# What is needed
Convert the material below into a JSON list of strings with one string per line, skipping any blank lines. Leave the picture markers out of each string.

# Information supplied
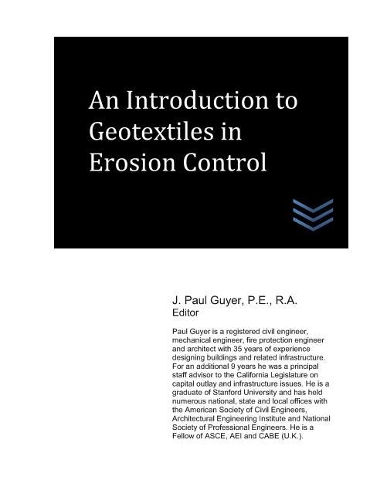 An Introduction to Geotextiles in Erosion Control: (Geotechnical Engineering)
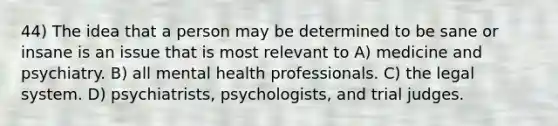 44) The idea that a person may be determined to be sane or insane is an issue that is most relevant to A) medicine and psychiatry. B) all mental health professionals. C) the legal system. D) psychiatrists, psychologists, and trial judges.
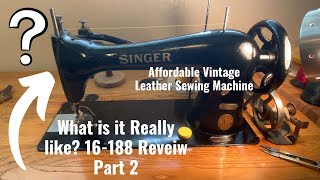 What is it REALLY like using a Vintage SINGER 16-188 Sewing Machine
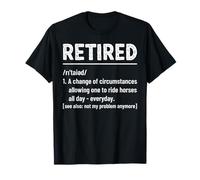 Vintage Horse Riding Retirement Retired Equestrian T-Shirt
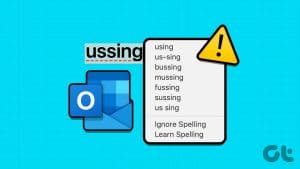 Top Fixes for Spell Check Not Working in Microsoft Outlook for Windows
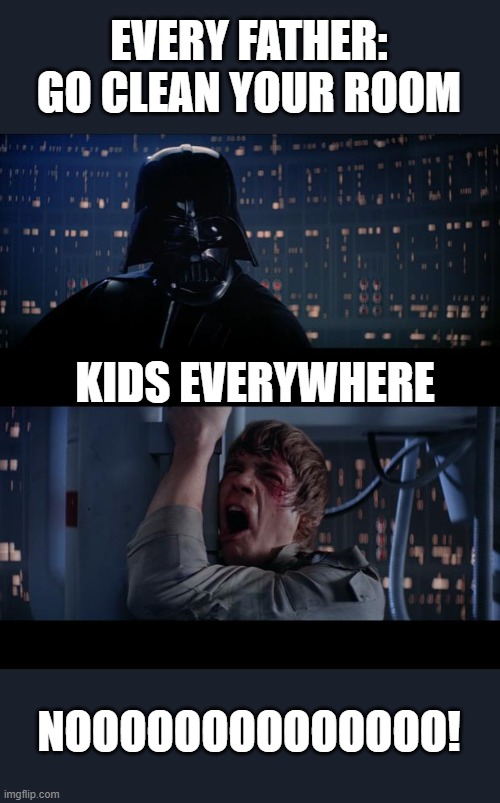 Star Wars No |  EVERY FATHER: GO CLEAN YOUR ROOM; KIDS EVERYWHERE; NOOOOOOOOOOOOOO! | image tagged in memes,star wars no | made w/ Imgflip meme maker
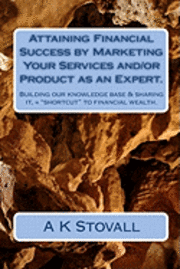 bokomslag Attaining Financial Success by Marketing Your Services and/or Product as an Expert.: Building our knowledge base & sharing it, = "shortcut" to financi
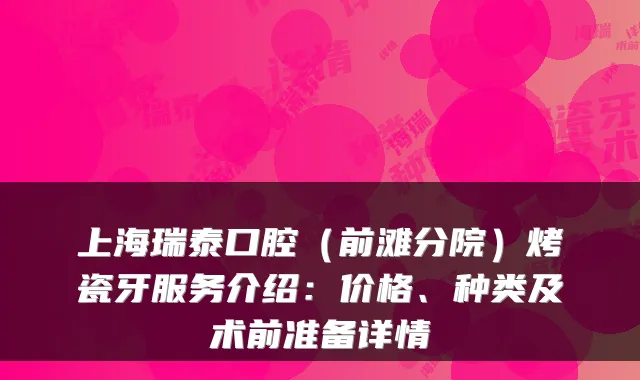 上海瑞泰口腔(前滩分院)烤瓷牙服务介绍:价格、种类及术前准备详情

# Answer area
[
  " An Introduction to Geotextiles in Erosion Control: (Geotechnical Engineering)",
  " 44) The idea that a person may be determined to be sane or insane is an issue that is most relevant to A) medicine and psychiatry. B) all mental health professionals. C) the legal system. D) psychiatrists, psychologists, and trial judges.",
  " What is it REALLY like using a Vintage SINGER 16-188 Sewing Machine",
  " Vintage Horse Riding Retirement Retired Equestrian T-Shirt",
  " Top Fixes for Spell Check Not Working in Microsoft Outlook for Windows",
  " Star Wars No |  EVERY FATHER: GO CLEAN YOUR ROOM; KIDS EVERYWHERE; NOOOOOOOOOOOOOO! | image tagged in memes,star wars no | made w/ Imgflip meme maker",
  " bokomslag Attaining Financial Success by Marketing Your Services and/or Product as an Expert.: Building our knowledge base & sharing it, = \"shortcut\" to financi",
  " 上海瑞泰口腔(前滩分院)烤瓷牙服务介绍:价格、种类及术前准备详情"
]